Monitoring SUSE AI with OpenTelemetry and SUSE Observability|Introduction
Applies to SUSE AI 1.0

1 Introduction

This document focuses on techniques for gathering telemetry data from all SUSE AI components.

For most of the components, it presents two distinct paths:

Recommended settings

Straightforward configurations designed to utilize the SUSE Observability Extension, providing a quick solution for your environment.

Advanced configuration

For users who require deeper and more granular control. Advanced options unlock additional observability signals that are relevant for specialized analysis and fine-tuning.

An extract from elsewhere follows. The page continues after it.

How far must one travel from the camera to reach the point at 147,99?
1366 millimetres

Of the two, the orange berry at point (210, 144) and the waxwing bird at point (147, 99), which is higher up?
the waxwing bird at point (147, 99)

Several setups are specific to the product, while others—particularly for scraping metrics—are configured directly within the OpenTelemetry Collector. By implementing the recommended settings, you can visualize the complete topology of your services and operations, bringing clarity to your SUSE AI environment.

1.1 What is SUSE AI monitoring?

Monitoring SUSE AI involves observing and analyzing the behavior, performance and health of its components. In a complex, distributed system like SUSE AI, this is achieved by collecting and interpreting telemetry data. This data is typically categorized into the three pillars of observability:

Metrics

Numerical data representing system performance, such as CPU usage, memory consumption or request latency.

Logs

Time-stamped text records of events that occurred within the system, useful for debugging and auditing.

Traces

A representation of the path of a request as it travels through all the different services in the system. Traces are essential for understanding performance bottlenecks and errors in the system architecture.

1.2 How monitoring works

SUSE AI uses OpenTelemetry, an open-source observability framework, for instrumenting applications. Instrumentation is the process of adding code to an application to generate telemetry data. By using OpenTelemetry, SUSE AI ensures a standardized, vendor-neutral approach to data collection.

The collected data is then sent to SUSE Observability, which provides a comprehensive platform for visualizing, analyzing and alerting on the telemetry data. This allows administrators and developers to gain deep insights into the system, maintain optimal performance, and troubleshoot issues effectively.